We are interested in the generation of endogenous electric fields associated with ionic currents driven through the vertebrate embryo by the transepithelial potential of its surface ectoderm. Using a non-invasive vibrating electrode for the measurement of ionic current, we have provided measurements of currents traversing amphibian embryos, and a preliminary report of the internal, extracellular voltage gradient under the neural plate which polarizes the embryo in the rostral/caudal axis (Metcalf et al. [1994] J. Exp. Zool. 268:307–322).
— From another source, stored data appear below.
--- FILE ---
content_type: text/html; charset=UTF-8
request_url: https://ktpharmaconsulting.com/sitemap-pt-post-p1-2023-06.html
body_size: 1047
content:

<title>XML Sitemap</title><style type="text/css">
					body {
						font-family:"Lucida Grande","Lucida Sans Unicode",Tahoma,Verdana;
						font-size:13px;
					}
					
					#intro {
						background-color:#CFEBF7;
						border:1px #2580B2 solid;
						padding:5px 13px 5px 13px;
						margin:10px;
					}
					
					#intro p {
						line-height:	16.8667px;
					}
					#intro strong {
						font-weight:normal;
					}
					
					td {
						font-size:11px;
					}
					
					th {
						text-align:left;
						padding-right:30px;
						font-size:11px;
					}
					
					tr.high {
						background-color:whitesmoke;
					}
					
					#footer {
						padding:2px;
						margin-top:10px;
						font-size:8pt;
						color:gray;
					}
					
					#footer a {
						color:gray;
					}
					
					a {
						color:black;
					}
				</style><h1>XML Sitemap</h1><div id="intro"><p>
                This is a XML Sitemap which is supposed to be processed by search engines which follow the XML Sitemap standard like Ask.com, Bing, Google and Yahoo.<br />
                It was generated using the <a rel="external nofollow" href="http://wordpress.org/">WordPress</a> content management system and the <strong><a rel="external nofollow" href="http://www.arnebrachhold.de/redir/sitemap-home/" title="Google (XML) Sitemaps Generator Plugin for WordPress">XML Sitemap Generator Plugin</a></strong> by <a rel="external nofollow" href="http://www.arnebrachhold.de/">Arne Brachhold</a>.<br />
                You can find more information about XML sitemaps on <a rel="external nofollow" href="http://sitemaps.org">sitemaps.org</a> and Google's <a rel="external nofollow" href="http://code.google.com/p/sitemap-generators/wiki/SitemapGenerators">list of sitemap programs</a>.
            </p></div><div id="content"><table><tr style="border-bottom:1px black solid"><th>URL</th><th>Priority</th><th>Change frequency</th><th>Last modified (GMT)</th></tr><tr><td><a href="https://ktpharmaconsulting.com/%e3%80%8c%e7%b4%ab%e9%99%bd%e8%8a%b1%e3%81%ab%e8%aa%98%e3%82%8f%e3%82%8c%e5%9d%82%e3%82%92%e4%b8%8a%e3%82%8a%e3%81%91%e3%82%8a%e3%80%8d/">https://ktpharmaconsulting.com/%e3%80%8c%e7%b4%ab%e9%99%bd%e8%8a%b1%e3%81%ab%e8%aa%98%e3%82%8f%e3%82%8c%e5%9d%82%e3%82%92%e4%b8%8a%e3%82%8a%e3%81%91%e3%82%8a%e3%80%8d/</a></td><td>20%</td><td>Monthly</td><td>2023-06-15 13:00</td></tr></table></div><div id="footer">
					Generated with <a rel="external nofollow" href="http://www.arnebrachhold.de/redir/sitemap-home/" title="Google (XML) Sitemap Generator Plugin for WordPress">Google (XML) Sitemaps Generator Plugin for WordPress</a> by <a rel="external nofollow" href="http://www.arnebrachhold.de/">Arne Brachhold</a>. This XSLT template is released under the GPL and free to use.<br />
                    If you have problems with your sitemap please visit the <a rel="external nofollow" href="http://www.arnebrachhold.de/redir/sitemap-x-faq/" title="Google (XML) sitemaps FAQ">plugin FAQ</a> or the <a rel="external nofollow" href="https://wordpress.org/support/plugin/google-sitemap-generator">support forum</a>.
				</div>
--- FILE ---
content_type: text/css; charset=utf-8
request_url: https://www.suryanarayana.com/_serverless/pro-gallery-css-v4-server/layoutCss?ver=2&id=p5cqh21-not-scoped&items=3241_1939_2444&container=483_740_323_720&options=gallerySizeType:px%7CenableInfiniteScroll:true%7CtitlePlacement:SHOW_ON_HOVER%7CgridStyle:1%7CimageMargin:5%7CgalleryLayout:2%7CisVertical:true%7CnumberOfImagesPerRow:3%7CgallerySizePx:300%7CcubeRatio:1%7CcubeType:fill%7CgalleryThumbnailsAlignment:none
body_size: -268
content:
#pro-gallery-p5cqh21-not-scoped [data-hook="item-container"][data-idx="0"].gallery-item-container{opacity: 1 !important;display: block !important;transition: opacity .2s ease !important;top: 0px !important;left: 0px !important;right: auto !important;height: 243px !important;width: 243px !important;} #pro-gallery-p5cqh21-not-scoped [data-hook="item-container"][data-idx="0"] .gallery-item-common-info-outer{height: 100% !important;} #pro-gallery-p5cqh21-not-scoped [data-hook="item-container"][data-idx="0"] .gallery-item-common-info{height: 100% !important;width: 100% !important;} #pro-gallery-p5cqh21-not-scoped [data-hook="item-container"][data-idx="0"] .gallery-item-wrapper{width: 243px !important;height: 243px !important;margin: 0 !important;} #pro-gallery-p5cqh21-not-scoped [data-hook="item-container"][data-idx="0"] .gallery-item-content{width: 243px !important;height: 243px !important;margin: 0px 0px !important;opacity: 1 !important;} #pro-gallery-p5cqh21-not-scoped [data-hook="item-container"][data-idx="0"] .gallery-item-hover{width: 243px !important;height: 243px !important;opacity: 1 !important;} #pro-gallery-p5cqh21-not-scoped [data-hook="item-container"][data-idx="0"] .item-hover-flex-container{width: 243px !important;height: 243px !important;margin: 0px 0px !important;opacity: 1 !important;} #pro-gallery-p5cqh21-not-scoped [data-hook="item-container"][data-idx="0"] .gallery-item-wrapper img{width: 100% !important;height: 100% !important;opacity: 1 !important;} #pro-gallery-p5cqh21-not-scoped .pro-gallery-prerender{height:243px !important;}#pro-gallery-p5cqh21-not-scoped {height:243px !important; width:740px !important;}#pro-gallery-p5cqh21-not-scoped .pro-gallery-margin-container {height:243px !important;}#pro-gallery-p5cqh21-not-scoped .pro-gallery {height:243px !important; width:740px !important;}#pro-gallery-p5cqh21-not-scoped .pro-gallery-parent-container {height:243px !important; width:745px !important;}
Here we complete a description of this gradient in electrical potential (ca. 10 mV/mm, caudally negative), describe a simultaneous gradient organized in the medial/lateral axis (ca. 5–18 mV/mm, negative at the margins of the neural folds), and describe their appearance and disappearance during ontogeny of the axolotl embryo. Both voltage gradients are not expressed until neurulation, and disappear at its climax. This appearance and disappearance correlates with the shunting of current out of the lateral margins of the neural folds in rostral regions of the embryo beginning at stage 15, and is not associated with a more substantial current leak from the blastopore which appears at gastrulation. A steady blastopore current is still present after neural tube formation when intra-embryonic electric fields have been extinguished. We discuss the direct experimental tests supporting the hypothesis that these extracellular electric fields both polarize the early vertebrate embryo and serve as cues for morphogenesis and pattern. © 1995 Wiley-Liss, Inc.